Is this all just an accident? A legal loophole that no one has noticed? A decision by parliament, the consequences of which no one foresaw?
Internal Netherlands government documents, obtained by De Correspondent through a hard-fought Dutch Public Access to Government Information Act request, show that the responsible parties are fully aware of what they’re doing. The director of international tax affairs in the Dutch parliament warned his colleagues: “This tax relief will enable American multinationals to enjoy an enormous and improper competitive advantage.” He continued: “As a result [the Netherlands] will be underwriting the takeover of its own business community by the American one.”
Despite these warnings, nothing happened. Joop Wijn, the state secretary for finance at the time who went on to become economic affairs minister, abolished many hurdles aimed at preventing malfeasance. In a memo that was recently made public, he underlined the sentence: “The Netherlands need not serve as the world’s (tax) inspector.” Next to it, he wrote the Dutch word, “Juist.” Precisely.
For someone whose job it is to ensure the highest possible tax revenues, this is a rather strange view to hold. But what’s even stranger is the behavior on the American side. The U.S. misses out on hundreds of millions of dollars every year thanks to the Netherlands’ tax loophole. “We are happy to have you guys give better treatment to our companies,“ an employee of the U.S. Treasury Department wrote in an email to a Dutch colleague in spring 2005. But the Europeans should please not expect the Americans to “do the same for your companies.” Clark Gascoigne, the deputy director of the FACT Coalition, an American NGO that advocates for fair taxation, said he felt the business lobby has emerged victorious over the interests of the American people. For years, he said, the U.S. government has been an accomplice to big tax-avoiding corporations.
The Dutch tax loophole is also a triumph for the American Chamber of Commerce, one of the most powerful lobbying groups in the Netherlands. “AmCham” regularly throws lavish parties, inviting former and current prime ministers, cabinet members and party leaders. The Dutch finance minister hosts a delegation from AmCham multiple times a year, and representatives of large American companies, such as Nike, are usually present. Internal ministry documents show that they make their comments – one could also say wishes – known regarding issues such as capital regulations.

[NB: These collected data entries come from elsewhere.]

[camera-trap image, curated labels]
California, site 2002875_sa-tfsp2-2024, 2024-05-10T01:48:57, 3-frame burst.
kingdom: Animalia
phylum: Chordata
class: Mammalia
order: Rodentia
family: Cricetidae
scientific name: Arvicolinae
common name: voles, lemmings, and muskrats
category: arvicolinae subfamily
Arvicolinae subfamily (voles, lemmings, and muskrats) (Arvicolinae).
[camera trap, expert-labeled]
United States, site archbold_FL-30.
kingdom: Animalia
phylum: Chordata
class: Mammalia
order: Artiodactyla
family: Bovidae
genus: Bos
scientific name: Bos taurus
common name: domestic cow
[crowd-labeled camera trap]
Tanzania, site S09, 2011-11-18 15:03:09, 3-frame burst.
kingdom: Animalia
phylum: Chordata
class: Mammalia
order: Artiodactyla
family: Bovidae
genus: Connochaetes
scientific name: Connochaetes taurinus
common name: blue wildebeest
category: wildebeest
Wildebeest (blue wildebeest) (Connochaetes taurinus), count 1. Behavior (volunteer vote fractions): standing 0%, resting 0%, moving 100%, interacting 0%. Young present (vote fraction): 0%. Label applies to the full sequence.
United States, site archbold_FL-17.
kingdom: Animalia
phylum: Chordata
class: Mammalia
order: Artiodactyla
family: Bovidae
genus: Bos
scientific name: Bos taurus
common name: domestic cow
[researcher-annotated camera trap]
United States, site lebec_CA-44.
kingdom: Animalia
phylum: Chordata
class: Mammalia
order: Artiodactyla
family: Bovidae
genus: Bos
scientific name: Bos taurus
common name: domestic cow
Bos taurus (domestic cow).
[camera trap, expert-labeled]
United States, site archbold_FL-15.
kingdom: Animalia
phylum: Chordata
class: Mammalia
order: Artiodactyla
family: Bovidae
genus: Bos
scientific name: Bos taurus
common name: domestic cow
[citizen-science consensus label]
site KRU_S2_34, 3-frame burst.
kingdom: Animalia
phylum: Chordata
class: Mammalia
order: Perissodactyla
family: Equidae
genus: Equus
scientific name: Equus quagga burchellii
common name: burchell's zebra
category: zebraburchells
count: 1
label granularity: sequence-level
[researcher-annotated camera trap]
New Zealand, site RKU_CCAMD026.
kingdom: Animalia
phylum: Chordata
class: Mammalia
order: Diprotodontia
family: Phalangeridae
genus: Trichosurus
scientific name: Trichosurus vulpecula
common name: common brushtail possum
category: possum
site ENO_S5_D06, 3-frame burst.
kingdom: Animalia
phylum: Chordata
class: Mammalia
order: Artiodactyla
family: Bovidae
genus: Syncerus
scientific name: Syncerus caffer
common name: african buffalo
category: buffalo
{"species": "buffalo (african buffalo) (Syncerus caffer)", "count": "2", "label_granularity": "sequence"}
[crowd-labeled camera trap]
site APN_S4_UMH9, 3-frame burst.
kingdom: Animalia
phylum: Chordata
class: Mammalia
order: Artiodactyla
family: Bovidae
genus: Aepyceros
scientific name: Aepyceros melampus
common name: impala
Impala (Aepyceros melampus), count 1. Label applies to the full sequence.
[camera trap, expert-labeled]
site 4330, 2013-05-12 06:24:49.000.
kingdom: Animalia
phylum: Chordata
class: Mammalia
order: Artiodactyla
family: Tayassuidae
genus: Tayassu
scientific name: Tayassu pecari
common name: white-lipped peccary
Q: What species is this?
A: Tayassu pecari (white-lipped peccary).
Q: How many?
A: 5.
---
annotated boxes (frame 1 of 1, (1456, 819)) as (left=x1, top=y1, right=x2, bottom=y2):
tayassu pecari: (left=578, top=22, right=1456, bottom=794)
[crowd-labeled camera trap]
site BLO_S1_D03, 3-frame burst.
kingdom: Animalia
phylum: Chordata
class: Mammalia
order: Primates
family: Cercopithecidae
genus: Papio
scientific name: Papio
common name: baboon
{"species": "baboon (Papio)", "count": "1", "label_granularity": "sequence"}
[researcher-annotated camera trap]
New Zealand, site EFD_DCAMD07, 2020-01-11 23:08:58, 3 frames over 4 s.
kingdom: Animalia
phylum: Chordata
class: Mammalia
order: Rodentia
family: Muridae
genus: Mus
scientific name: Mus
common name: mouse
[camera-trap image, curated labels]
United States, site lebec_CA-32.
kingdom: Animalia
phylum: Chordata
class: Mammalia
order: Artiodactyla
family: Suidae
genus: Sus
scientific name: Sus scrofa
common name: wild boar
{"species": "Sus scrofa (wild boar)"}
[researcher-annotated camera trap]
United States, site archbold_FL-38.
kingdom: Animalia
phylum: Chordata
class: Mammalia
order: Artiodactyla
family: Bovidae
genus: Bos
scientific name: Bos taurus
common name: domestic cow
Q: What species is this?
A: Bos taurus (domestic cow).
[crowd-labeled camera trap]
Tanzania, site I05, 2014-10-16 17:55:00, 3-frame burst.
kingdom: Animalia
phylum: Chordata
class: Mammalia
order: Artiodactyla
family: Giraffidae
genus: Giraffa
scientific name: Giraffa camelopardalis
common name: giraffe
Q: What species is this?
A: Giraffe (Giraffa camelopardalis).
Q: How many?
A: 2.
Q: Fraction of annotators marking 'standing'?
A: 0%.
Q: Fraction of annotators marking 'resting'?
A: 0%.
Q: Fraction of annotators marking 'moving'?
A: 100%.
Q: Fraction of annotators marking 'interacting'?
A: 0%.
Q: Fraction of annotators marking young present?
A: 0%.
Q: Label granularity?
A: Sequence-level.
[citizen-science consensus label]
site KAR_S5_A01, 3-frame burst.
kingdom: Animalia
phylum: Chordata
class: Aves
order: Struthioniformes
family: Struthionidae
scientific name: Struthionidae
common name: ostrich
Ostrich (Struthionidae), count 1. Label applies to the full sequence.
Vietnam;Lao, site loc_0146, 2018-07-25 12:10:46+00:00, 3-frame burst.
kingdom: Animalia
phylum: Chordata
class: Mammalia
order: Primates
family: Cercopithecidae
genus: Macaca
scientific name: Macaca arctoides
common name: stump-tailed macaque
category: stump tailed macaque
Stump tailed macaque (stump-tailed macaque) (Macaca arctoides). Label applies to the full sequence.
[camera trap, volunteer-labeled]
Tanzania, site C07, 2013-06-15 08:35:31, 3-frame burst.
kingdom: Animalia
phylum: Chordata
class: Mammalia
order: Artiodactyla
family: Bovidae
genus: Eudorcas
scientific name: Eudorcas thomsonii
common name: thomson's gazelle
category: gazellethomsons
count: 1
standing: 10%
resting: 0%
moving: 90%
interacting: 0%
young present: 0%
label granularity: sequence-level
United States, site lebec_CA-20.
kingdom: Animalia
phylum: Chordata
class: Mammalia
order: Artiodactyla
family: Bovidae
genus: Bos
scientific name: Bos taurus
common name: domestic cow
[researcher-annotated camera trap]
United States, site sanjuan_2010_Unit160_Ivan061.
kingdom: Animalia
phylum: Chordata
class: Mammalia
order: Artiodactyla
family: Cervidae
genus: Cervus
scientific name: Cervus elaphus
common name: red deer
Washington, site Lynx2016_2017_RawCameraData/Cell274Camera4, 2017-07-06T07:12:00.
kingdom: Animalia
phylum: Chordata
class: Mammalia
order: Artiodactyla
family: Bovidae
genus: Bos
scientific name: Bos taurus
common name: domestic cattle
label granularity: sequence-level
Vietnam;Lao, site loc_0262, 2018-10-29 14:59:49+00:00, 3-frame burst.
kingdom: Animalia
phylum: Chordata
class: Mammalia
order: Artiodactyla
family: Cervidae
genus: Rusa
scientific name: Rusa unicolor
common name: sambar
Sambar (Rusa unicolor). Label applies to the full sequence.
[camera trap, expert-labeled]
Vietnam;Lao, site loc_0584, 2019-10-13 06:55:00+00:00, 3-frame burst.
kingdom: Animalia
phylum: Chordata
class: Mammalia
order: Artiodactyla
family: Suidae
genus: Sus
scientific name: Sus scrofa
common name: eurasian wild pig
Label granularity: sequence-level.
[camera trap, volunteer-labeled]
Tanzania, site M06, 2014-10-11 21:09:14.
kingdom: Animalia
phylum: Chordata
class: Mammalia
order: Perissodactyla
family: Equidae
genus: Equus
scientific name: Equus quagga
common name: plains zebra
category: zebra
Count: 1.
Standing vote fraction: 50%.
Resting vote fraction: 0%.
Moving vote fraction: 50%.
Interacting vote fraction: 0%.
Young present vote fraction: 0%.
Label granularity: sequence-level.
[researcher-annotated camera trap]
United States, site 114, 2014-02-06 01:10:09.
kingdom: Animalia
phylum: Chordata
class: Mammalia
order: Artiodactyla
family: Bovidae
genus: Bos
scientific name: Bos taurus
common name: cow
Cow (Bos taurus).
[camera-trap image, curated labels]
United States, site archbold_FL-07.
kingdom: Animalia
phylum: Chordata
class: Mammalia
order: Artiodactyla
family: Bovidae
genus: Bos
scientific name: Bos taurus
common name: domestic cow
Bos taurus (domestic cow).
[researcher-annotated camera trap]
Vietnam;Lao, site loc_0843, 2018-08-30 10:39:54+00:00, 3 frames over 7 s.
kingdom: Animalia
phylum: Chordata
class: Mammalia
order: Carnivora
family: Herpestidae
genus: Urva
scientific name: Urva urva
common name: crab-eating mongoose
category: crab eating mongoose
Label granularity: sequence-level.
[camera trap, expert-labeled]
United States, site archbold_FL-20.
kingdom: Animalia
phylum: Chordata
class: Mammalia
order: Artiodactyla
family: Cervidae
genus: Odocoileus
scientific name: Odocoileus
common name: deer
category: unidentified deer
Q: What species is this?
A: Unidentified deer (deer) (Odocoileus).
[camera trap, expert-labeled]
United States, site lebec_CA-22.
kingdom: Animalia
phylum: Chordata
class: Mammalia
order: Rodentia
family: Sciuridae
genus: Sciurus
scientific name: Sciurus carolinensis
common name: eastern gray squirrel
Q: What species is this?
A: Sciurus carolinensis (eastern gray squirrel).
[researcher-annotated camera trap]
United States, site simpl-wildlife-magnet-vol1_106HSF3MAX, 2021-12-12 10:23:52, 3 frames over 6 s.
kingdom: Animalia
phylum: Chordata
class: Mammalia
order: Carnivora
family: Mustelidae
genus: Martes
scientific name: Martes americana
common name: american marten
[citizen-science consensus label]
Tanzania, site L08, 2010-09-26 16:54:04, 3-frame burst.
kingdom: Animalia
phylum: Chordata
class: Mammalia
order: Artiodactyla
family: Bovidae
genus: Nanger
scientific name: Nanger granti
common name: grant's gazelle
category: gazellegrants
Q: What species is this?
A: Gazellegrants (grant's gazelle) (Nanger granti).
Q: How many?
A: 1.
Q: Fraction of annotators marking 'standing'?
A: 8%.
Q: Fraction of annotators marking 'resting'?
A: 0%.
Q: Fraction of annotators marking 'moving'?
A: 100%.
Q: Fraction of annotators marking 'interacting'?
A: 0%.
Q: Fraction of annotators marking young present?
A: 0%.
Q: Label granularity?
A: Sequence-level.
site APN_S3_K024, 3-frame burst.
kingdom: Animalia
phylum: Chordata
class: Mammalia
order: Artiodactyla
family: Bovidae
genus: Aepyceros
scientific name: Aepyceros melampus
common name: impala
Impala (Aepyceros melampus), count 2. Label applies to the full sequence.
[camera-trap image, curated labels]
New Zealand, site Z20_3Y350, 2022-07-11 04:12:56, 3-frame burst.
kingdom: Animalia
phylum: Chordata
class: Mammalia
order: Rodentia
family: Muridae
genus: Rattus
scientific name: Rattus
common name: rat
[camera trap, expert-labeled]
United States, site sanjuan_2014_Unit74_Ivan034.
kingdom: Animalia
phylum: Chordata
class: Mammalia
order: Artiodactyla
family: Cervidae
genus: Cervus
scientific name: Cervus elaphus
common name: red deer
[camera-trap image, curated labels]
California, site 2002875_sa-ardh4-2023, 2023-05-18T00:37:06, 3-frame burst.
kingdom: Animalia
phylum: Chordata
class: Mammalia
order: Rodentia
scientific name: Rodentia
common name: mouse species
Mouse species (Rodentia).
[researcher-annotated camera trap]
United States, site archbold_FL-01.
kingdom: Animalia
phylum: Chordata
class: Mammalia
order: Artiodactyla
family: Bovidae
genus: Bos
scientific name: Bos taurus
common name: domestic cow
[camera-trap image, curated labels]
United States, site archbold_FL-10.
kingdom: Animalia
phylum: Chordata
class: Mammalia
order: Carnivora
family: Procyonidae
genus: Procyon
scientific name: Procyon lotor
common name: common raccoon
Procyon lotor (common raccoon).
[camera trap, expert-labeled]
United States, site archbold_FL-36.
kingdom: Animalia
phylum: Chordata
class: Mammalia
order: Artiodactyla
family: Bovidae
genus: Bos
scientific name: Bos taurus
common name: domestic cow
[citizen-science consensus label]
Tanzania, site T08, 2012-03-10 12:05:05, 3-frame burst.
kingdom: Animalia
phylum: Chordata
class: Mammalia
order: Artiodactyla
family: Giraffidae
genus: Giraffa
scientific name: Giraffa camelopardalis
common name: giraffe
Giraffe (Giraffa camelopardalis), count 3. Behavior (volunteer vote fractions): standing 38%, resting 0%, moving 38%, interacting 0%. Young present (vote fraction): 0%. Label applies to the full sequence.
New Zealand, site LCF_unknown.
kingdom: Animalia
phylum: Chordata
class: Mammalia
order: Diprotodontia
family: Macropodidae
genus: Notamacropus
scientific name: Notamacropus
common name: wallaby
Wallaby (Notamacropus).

Meanwhile, the number of registered CVs grows year after year, almost doubling from 696 in 2013 to 1,325 in 2016. “The Netherlands is an underestimated tax haven,” said Fabio De Masi, a German parliamentarian with the Left Party and a former member of the European Parliament. “They deprive other EU states of billions in taxes that we desperately need for public investments in infrastructure.” The Finance Ministry in The Hague said in response to a request for comment by the Süddeutsche Zeitung that international tax avoidance could not be blamed on a single country’s tax system, adding that it considered the BV-CV system to be legal.
To be sure, the Dutch government has reached an agreement with the European Commission to close the tax loophole – but as things currently stand, that won't happen until 2020. American companies have another two years plus to legally keep millions away from tax authorities. “It’s preposterous that American corporations park billions in profits tax-free in Dutch companies and that the Dutch government then also fights to maintain this scam against the common welfare for as long as possible,” said Sven Giegold, a German member of the European Parliament with the Green Party. He added that the obstruction by Eurogroup head Jeroen Dijsselbloem, who also served until the end of October as Dutch finance minister, wasn’t worthy of his Labor Party. Instead of “keeping open possibly the world’s largest corporate tax loophole” for American corporations and being a “lackey for Trump’s plans for (overseas) profit repatriation,” Giegold said Dijsselbloem should push for increased cooperation among European tax authorities.
For American companies using the Dutch tax loophole, the agreement between the government of the Netherlands and the European Commission is apparently not an insurmountable problem. “In informal talks between [the ministry] and AmCham, we have agreed that AmCham will suggest alternatives to the current mismatch arrangement to have in reserve,” the American Chamber of Commerce wrote back in 2014, according to internal emails from the Dutch Finance Ministry. The term "hybrid mismatch" is often used in financial circles to describe the CV-BV tax structures. Informal discussions had apparently already taken place. The emails continued: “AmCham will deliver these alternatives and discuss them with the ministry.” When contacted for a response, the lobby organization answered, “We’d like to wait and see for the new Dutch government and their plans (sic).” AmCham added that it would prefer to talk to the new administration before going on the record.
And contacts remain excellent. Joop Wijn, the politician with the conservative Christian Democrats who, according to his critics, initially made the loophole possible and then expanded it piece by piece, first as state secretary for finance and then as economic affairs minister, received an award from AmCham in 2006 for his tax cuts. In 2012, six years after Wijn stepped down as state secretary, his life partner Patrick Mikkelsen was appointed director of AmCham in the Netherlands – as a representative of the very companies that profited the most from the tax loophole. When asked, both men denied any correlation between Wijn’s politics and Mikkelsen’s appointment.